* The task: Pull out each line of the listing below that contains the string "dark", matching case exactly.

* Given entries:
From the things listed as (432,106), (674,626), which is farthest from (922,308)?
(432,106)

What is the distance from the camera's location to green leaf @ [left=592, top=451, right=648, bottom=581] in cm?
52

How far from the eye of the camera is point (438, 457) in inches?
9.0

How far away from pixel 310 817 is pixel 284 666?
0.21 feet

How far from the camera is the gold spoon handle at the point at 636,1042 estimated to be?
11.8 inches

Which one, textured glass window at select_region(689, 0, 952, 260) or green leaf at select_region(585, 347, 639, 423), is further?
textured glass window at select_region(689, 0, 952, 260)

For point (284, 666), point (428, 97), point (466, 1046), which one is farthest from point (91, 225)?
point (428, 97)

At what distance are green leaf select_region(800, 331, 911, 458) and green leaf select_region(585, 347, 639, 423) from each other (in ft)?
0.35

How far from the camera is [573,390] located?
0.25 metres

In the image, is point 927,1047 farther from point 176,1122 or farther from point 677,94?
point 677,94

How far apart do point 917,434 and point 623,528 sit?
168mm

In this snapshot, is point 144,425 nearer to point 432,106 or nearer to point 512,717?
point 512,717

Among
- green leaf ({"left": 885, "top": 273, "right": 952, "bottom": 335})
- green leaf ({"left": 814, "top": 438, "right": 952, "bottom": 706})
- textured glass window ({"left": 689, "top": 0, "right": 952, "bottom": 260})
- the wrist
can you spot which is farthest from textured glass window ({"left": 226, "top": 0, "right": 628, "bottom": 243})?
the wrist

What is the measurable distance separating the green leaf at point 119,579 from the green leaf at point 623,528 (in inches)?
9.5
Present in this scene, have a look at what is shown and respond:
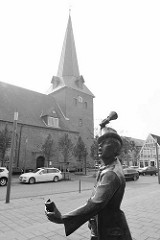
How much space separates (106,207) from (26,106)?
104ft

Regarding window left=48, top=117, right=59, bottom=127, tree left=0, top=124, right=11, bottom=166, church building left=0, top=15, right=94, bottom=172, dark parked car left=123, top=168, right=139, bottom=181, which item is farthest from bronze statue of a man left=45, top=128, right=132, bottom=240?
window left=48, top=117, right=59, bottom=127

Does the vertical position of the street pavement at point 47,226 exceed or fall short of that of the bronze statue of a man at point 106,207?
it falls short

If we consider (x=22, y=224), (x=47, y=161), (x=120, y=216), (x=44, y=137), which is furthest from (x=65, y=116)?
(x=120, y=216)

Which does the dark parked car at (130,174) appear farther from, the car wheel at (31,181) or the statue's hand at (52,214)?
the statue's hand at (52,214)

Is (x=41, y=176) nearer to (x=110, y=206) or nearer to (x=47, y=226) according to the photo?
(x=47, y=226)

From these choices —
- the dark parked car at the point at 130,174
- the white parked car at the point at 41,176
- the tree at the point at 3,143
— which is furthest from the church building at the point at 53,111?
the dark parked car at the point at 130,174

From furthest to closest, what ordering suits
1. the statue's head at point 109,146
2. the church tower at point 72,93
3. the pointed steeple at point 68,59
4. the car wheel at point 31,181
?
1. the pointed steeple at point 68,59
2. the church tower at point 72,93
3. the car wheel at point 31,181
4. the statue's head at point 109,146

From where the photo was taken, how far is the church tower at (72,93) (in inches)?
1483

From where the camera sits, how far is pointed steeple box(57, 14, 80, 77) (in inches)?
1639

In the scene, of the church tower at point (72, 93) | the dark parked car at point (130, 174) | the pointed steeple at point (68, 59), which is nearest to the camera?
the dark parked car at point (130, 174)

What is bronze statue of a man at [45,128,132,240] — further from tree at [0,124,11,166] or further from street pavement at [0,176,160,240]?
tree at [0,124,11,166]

--

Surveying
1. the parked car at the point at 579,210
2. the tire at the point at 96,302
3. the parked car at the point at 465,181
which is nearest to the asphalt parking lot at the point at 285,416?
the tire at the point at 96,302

...

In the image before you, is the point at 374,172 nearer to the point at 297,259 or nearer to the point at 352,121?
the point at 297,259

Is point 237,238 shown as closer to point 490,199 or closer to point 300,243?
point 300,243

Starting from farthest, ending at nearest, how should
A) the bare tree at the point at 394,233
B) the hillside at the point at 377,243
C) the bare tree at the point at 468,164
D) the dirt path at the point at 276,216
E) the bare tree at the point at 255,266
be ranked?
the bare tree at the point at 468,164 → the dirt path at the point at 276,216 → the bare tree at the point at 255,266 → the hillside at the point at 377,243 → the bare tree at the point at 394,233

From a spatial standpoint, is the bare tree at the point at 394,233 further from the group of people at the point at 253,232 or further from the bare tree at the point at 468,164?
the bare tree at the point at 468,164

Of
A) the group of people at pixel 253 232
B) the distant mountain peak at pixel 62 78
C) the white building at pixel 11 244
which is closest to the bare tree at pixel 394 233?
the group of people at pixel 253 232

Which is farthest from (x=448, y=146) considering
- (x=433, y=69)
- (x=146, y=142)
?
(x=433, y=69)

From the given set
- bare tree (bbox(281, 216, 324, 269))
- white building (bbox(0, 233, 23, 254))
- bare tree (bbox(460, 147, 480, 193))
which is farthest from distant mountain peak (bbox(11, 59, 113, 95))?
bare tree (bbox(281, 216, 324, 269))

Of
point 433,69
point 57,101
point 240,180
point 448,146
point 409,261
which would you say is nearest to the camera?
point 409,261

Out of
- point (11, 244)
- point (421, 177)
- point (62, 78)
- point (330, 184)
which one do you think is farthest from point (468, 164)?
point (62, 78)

* Reply:
Regarding window left=48, top=117, right=59, bottom=127, tree left=0, top=124, right=11, bottom=166, church building left=0, top=15, right=94, bottom=172, dark parked car left=123, top=168, right=139, bottom=181, which item is farthest from bronze statue of a man left=45, top=128, right=132, bottom=240?
Which does the dark parked car at (130,174) appear farther from, the car wheel at (31,181) or the statue's hand at (52,214)?
- the dark parked car at the point at 130,174
the dark parked car at the point at 130,174
In the scene, of the church tower at point (72, 93) | the dark parked car at point (130, 174) | the pointed steeple at point (68, 59), which is nearest to the camera?
the dark parked car at point (130, 174)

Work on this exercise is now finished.